An Australian professor has voiced his concerns about the health risks associated with the change of time, saying the risks could be amplified by the COVID-19 pandemic.
Another professor that has issued a warning has been the professor of diabetes at Monash University, saying the upcoming change can have negative impacts.
“In terms of the scientific evidence, which we will want to stick with at the moment, there are more heart attacks just after daylight saving, more road accidents, and then you’ve got workplace accidents, car accidents and their implications,” he said.
“There is also cognitive dysfunction in relation to the daylight saving and the change in timing to our normal body rhythms.”
The Premier of Victoria Daniel Andrews shut down the possibility of cancelling daylight saving during a press conference on Wednesday.
“I don’t want to be disrespectful to the professor, who may be a very learned individual.

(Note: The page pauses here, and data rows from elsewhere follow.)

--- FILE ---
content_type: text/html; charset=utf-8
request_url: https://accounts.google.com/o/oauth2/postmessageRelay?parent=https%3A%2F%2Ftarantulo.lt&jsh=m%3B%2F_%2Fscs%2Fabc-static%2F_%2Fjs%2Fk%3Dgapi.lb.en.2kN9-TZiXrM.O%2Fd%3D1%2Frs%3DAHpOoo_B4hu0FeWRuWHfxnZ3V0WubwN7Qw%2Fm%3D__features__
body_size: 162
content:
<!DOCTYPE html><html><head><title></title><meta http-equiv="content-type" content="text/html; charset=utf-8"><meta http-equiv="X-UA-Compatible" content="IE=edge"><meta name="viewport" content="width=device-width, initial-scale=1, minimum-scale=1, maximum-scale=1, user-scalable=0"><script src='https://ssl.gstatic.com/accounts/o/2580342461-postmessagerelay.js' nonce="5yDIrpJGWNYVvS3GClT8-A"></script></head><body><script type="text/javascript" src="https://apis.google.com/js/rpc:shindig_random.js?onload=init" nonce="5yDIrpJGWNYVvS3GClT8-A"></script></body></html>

No. Daylight saving will be proceeding,” Mr Andrews said.
“That’s why the curfew changes, that extra hour is really important, well ahead of daylight saving.”
Mr Andrews said the extra hour of daylight would hopefully help make the summer “like no other”.
“If we stay the course we’ll be able to get close to normal, COVID normal but close to normal, but people will be able to go out and enjoy the city, enjoy the state, enjoy being back at work, enjoy a sense of confidence as they go into 2021 and you know what they’ll enjoy most? They’ll enjoy the fundamental truth that all that they’ve given, all that they’ve done count counted for something,” the premier said.
“It wasn’t frittered away. It wasn’t because pressure came on a bad decision was made, the wrong decision was made. We’ve got to avoid that.
“This will be a summer like no other and daylight saving, I can confirm, will be a feature of it.”
Daylight saving will kick off at 2 am on October 4, with residents in NSW, Victoria, the ACT, South Australia and Tasmania turning their clocks forward by an hour.